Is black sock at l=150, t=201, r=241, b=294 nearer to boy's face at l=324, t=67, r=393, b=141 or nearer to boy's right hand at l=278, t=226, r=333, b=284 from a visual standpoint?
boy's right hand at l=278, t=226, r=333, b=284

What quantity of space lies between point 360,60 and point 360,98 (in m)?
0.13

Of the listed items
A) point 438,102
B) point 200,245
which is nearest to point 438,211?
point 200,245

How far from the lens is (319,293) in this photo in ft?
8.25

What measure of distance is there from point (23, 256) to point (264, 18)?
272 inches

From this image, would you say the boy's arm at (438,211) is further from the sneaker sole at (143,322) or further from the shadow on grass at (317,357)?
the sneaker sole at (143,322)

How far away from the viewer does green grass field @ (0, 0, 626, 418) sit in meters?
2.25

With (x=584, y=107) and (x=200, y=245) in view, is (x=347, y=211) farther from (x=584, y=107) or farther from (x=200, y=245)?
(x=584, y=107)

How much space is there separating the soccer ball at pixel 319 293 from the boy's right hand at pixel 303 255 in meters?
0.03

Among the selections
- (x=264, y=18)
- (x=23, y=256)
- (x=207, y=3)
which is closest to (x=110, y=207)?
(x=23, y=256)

----

Reproduce, word for word, every line starting at the line that contains "What quantity of" and ending with the final line of the entries.

What quantity of space lies between point 360,60 and point 360,98 (in m)?
0.13

Of the listed items
A) point 438,102
B) point 200,245
which is nearest to point 438,211?
point 200,245

How far from the lens is (319,293) in this photo in ft?
8.25

What measure of distance is there from point (23, 256) to point (264, 18)?
272 inches

From this image, would you say the boy's arm at (438,211) is further from the sneaker sole at (143,322) or further from the shadow on grass at (317,357)?
the sneaker sole at (143,322)

How far away from the viewer does green grass field @ (0, 0, 626, 418) sit in meters?
2.25

With (x=584, y=107) and (x=200, y=245) in view, is (x=347, y=211) farther from (x=584, y=107) or farther from (x=200, y=245)?
(x=584, y=107)

How much space is there separating the soccer ball at pixel 319 293 from the boy's right hand at pixel 303 255 in meters?
0.03

Among the selections
- (x=264, y=18)
- (x=23, y=256)
- (x=207, y=3)
which is closest to (x=110, y=207)?
(x=23, y=256)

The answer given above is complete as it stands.